Еще не обернувшись, Кудряшов понял, что ему сейчас предстоит. Померанцева не без изящества плюхнулась рядом со Славой и обволакивающим взором, точно по системе Станиславского, как учили, дала понять, что симпатичный мужчина поразил ее воображение.
— Вячеслав, Катерина…
— Очень приятно…
— Рад познакомиться…
Благостную сцену взаимного расшаркивания прервал острый, злобный взгляд бесцветной женщины, сидевшей напротив, чуть наискосок. Взгляд этот почувствовала вся троица — осеклись на полуслове, полуулыбке.
— Оксана Сафьянова, — спокойно пояснила Лариса, — жена моего бывшего любовника. Любовник — бывший, ненависть его жены — настоящая. Не обращайте внимания, Слава.
— Жуткая фурия, — продолжила Померанцева, — как с ней только Андрей живет — уму непостижимо. Мало ли что, с кем, когда было? Мы же светские люди — что так-то уж зацикливаться? А у вас, Слава, тоже жена ревнивая?

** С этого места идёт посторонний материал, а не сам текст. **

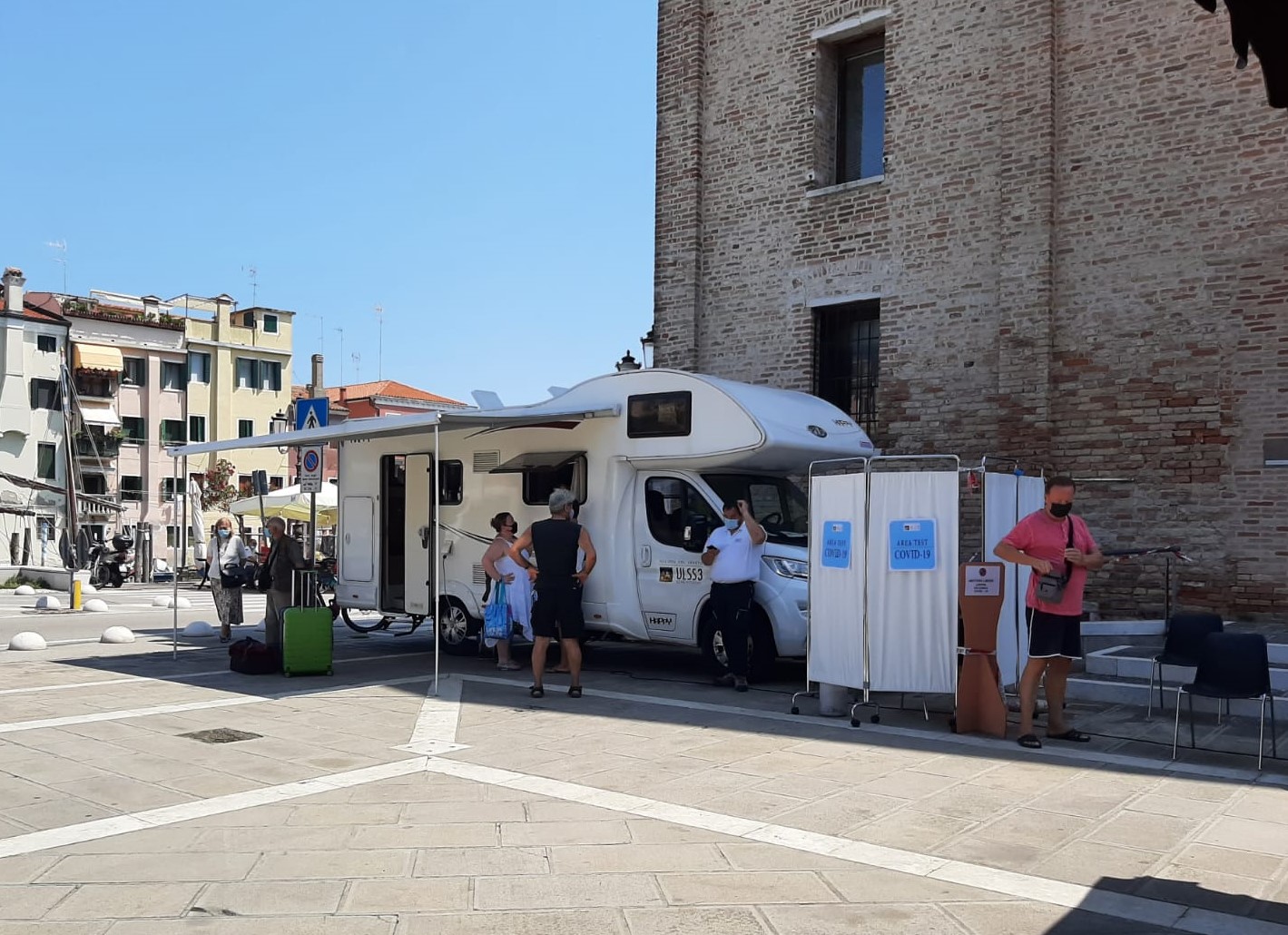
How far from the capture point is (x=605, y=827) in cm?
591

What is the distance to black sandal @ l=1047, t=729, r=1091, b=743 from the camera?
26.7 feet

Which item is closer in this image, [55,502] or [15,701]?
[15,701]

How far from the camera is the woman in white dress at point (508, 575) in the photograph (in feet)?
39.0

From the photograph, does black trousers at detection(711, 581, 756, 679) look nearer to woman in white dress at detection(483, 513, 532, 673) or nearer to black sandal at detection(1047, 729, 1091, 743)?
woman in white dress at detection(483, 513, 532, 673)

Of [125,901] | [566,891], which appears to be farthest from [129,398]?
[566,891]

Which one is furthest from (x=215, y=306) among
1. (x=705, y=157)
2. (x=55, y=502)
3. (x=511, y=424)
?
(x=511, y=424)

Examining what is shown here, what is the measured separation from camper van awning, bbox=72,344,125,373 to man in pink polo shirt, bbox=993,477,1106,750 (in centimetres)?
4934

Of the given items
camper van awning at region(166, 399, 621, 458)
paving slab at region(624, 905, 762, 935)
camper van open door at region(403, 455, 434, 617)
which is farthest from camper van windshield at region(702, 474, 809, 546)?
paving slab at region(624, 905, 762, 935)

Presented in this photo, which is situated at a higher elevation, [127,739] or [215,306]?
[215,306]

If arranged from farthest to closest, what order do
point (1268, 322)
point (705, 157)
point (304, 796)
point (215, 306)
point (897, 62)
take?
1. point (215, 306)
2. point (705, 157)
3. point (897, 62)
4. point (1268, 322)
5. point (304, 796)

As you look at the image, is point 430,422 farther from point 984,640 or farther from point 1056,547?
point 1056,547

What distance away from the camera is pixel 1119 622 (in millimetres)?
11688

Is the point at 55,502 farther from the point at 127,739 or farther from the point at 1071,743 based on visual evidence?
the point at 1071,743

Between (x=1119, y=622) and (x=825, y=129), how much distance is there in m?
8.24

— У меня, Катя, нет жены. Я старый холостяк.
— Ха-ха, — недоверчиво произнесла Померанцева.
Лариса посмотрела на Кудряшова с плохо замаскированным любопытством.
— Да, девочки, это так.
— Раритет, — подытожила Померанцева.
Кудряшов, оторвав взгляд от лица Ларисы, снова споткнулся о неприкрытую злобу, источаемую Сафьяновой. При этом ее муж как ни в чем не бывало увлеченно беседовал с соседом по трапезе.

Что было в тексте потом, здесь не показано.